Share your dilemmas and get honest opinions from other Mumsnetters.

SIL made me cry on Christmas Day

161 replies

Knottedstomach11 · 27/12/2020 00:26

I will NC after this as it is very outing.

We always have Christmas dinner in PIL but this year we decided to spend a few days staying in MIL’s. It is the first Christmas since FIL passed away this year so we didn’t want MIL to be alone.
I have two very young DC so this was quite an effort. I also bought all of the Christmas dinner - also effor as one DC is severely disabled. In short it was not fun for me in the week running up to Christmas.

SIL is single so also comes over for Christmas dinner. She is very difficult character at the best of times and talks, talks, talks.

Ok Christmas Eve SIL came over to prep veg. I did offer to do it the next morning and there was only 5 of us for dinner. We had a group discussion about dinner the next day and I said I would be leaving to visit my family at 12.30 but would be back by 3.30 for dinner.

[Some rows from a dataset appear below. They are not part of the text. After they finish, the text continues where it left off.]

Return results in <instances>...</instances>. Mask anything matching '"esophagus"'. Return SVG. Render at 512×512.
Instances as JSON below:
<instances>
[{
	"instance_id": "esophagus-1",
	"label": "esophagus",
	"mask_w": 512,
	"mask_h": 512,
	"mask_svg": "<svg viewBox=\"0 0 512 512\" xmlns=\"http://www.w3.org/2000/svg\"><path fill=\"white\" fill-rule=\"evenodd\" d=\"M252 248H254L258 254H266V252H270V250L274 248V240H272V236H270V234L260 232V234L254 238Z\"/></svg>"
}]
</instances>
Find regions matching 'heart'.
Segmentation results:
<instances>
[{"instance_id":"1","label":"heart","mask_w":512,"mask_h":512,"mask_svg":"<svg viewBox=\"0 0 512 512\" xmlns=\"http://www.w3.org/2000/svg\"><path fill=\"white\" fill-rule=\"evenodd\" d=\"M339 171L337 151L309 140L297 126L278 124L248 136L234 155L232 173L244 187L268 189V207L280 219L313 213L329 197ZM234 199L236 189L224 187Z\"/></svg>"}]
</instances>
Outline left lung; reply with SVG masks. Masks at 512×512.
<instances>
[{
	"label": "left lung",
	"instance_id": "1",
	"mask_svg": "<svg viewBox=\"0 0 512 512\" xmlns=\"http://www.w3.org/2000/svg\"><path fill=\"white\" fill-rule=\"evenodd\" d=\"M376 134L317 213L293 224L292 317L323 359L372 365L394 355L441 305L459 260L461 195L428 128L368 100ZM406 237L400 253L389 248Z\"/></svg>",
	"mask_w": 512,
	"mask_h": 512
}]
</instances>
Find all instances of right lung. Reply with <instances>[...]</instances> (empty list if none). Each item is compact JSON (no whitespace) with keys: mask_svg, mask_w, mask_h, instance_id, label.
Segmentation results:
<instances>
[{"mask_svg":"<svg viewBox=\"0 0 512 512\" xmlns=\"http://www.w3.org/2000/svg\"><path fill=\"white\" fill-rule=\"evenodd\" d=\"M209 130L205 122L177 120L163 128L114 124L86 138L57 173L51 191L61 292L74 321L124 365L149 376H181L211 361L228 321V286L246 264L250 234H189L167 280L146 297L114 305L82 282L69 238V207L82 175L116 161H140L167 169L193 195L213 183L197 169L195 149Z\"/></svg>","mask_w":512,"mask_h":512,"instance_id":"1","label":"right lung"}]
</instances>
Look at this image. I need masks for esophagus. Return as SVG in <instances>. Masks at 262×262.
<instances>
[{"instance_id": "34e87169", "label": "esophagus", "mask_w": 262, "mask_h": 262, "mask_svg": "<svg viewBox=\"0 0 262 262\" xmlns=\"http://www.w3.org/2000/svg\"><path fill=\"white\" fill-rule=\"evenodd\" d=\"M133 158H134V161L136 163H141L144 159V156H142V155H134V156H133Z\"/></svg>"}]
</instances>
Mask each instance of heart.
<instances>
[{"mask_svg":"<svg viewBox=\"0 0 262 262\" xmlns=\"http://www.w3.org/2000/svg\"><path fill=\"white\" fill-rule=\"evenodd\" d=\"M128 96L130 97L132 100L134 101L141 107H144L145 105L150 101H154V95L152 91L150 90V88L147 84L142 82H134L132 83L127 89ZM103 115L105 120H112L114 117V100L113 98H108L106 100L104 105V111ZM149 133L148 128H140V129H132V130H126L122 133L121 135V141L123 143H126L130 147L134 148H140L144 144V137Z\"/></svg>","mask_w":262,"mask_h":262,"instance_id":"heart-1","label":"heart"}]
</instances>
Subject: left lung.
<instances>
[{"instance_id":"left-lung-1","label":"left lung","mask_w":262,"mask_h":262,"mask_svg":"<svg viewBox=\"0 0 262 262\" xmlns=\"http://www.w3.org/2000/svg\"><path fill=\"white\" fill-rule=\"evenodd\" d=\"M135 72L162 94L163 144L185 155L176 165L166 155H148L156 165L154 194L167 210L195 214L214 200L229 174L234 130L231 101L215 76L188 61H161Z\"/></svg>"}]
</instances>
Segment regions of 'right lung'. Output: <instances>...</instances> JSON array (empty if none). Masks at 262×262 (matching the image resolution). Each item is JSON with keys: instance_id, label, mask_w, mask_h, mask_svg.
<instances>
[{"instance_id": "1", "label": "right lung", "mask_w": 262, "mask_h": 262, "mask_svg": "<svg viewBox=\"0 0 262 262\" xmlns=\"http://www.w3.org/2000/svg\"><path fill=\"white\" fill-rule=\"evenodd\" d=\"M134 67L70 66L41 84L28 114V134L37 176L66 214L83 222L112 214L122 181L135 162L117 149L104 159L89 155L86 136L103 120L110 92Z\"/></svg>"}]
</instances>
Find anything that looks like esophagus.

On Christmas Day I got back to MIL at 3ish and saw SIL in the kitchen. I offered to help when she started shouting at me. Said that I shouldn’t have left MIL alone, I should have stayed to cook the Christmas dinner, my help was not needed now but at 1pm.

I walked out of the room as I was so shocked.

My MIL is lovely and has 14 children - why is it up to me to spend Christmas with her & not one of her own children? I had said to DH and DSS that they should stay with MIL while I visited my family. They both said MIL wanted time to herself.

OP posts:
StephenBelafonte · 27/12/2020 11:13

YABU to cook dinner for a woman who has 14 children. One of her 14 children should be cooking for her.

MyCatHatesEverybody · 27/12/2020 11:37

I'm guessing DH and DSS only went along with you so they could get out of doing and of the prep etc. You mention you're exhausted but nothing about DH being exhausted too? Why is he not sharing more of the load?

ArtieFufkinPolymerRecords · 27/12/2020 11:53

I think the 14 children thing is irrelevant (unless you are not in the UK), because they couldn't all have gone round to her house.
Your husband should have stayed at her house to help, not necessarily cooking, but to do any other jobs like setting the table and just to keep your MIL company, rather than you all leaving for 3 hours and then turning up for your dinner. Did you all really need to go to spend 2-3 hours in your parent's garden?
No, your SIL shouldn't just have had a go at you, but she probably thought you expected your husband to go to your family with you, so blamed you.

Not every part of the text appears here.